The one time initialization APIs were added in Vista, and I don't know if we've dropped support for XP or not yet. Certainly Microsoft has. =/

I suspect that the fence and CAS implementation has subtle issues, but I'm not a C++ memory model expert. David Majnemer has a better understanding, and he said there are issues.

When I pointed him at this, he told me the template interface I recommended was a bad idea. Maybe having llvm::once_flag and llvm::call_once that alias the std:: variants when available is the way to go. WDYT?

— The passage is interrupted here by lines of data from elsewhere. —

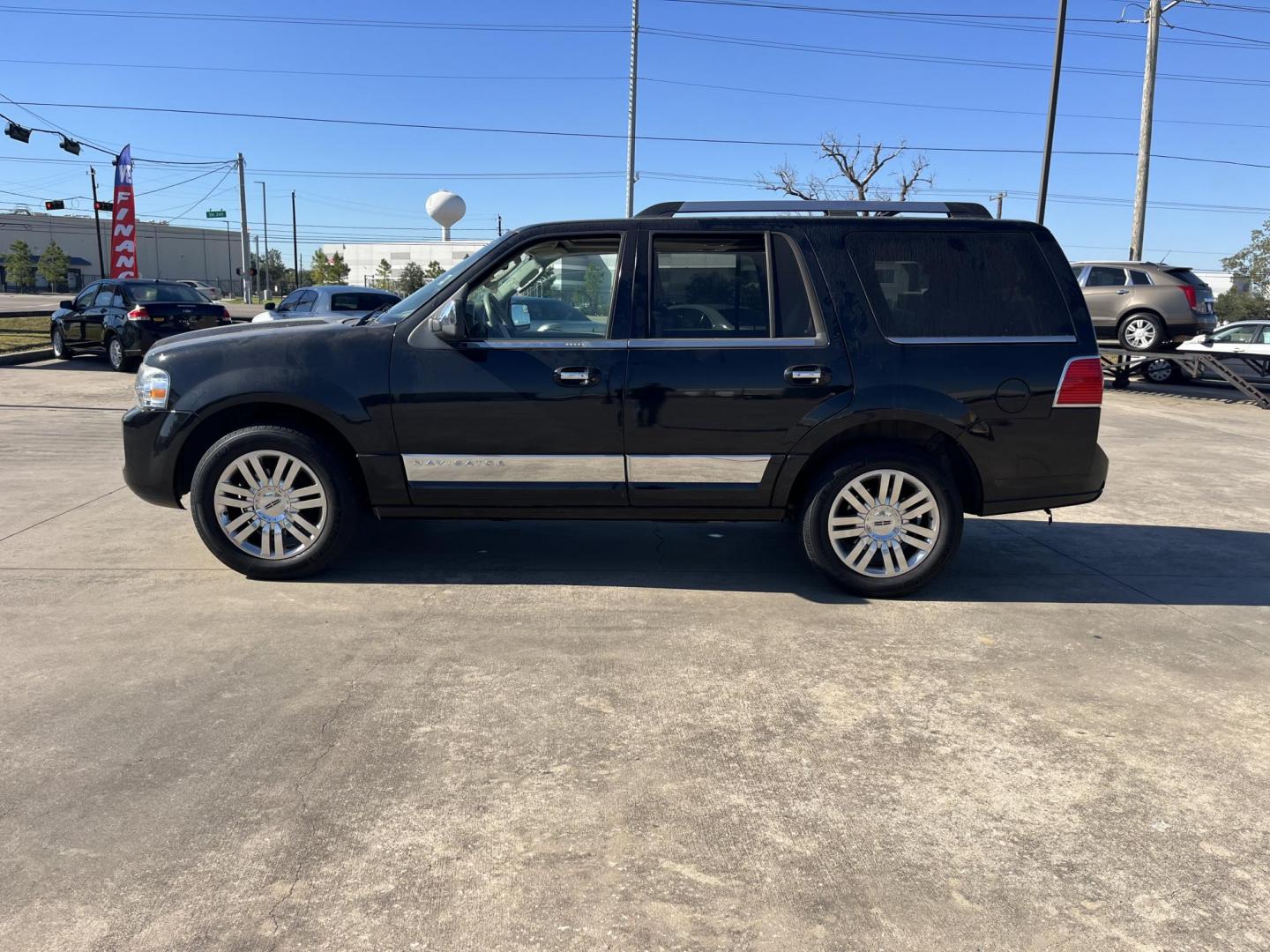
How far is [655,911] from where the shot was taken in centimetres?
261

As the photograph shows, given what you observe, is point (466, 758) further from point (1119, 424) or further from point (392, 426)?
point (1119, 424)

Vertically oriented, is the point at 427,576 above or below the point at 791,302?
below

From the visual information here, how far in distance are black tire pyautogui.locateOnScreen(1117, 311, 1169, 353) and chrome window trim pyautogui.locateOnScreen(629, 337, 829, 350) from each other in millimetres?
16507

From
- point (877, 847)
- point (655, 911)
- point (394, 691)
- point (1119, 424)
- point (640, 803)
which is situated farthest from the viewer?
point (1119, 424)

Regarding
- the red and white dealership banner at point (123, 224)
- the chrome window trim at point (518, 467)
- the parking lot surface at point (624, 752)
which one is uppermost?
the red and white dealership banner at point (123, 224)

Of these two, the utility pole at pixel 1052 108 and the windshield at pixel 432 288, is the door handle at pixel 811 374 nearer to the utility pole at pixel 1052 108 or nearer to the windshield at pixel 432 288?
the windshield at pixel 432 288

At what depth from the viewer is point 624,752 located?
11.4 feet

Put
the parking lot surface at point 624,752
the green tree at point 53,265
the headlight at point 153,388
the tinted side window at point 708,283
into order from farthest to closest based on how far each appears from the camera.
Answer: the green tree at point 53,265 < the headlight at point 153,388 < the tinted side window at point 708,283 < the parking lot surface at point 624,752

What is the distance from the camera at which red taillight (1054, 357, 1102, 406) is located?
5105 mm

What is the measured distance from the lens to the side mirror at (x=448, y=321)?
5035 millimetres

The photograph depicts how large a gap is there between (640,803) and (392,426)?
106 inches

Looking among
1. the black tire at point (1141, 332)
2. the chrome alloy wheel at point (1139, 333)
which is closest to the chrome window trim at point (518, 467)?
the black tire at point (1141, 332)

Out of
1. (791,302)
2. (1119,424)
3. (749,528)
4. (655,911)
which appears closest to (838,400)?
(791,302)

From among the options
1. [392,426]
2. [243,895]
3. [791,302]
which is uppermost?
[791,302]
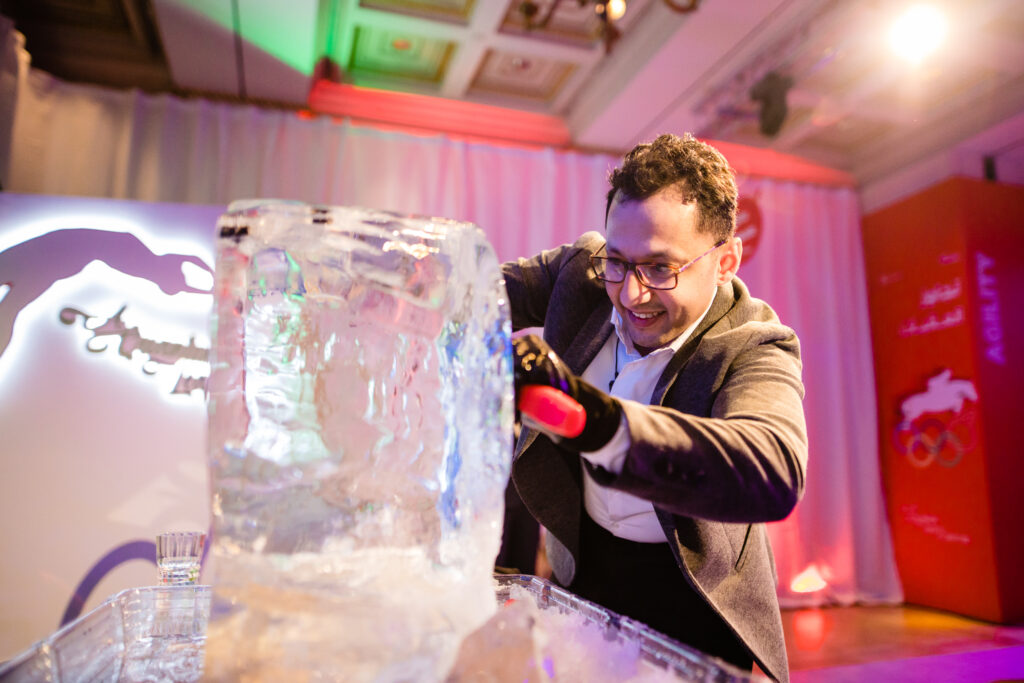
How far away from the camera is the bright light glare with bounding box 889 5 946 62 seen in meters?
2.94

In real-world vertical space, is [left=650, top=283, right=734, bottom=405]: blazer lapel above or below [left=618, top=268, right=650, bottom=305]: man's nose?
below

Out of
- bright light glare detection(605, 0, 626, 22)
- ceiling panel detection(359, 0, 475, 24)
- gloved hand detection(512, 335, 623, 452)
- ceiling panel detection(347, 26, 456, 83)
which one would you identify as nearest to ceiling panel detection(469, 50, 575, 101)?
ceiling panel detection(347, 26, 456, 83)

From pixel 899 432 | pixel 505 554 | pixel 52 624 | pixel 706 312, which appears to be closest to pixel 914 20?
pixel 899 432

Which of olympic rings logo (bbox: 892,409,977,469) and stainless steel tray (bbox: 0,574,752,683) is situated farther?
olympic rings logo (bbox: 892,409,977,469)

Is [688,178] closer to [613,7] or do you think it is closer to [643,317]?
[643,317]

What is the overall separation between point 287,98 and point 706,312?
3292 mm

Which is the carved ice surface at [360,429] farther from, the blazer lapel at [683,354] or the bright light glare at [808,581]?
the bright light glare at [808,581]

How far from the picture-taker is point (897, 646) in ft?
10.3

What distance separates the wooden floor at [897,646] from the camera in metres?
2.69

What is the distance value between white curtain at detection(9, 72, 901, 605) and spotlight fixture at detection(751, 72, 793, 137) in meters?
1.00

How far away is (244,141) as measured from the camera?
3.66 meters

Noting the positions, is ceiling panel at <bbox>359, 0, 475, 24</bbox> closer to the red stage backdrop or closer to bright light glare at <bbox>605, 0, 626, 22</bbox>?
bright light glare at <bbox>605, 0, 626, 22</bbox>

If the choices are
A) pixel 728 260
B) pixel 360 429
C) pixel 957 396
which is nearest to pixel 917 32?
pixel 957 396

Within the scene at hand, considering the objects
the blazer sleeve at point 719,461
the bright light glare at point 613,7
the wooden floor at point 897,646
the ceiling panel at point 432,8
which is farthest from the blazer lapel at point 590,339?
the ceiling panel at point 432,8
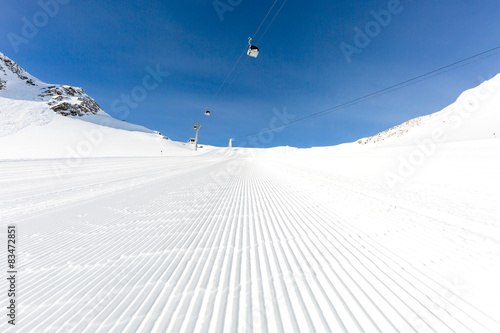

I can re-work this to be an alias of call_once when available. I think in the absence of call_once the hand rolled solution should be sufficient. I'm curious what David thinks the issues with the hand rolled implementation are. I'm pretty good WRT lock-free multi-threading, and I don't spot anything. Also, since we're using pretty much that same code in pass initialization, if there are issues we should identify and solve them.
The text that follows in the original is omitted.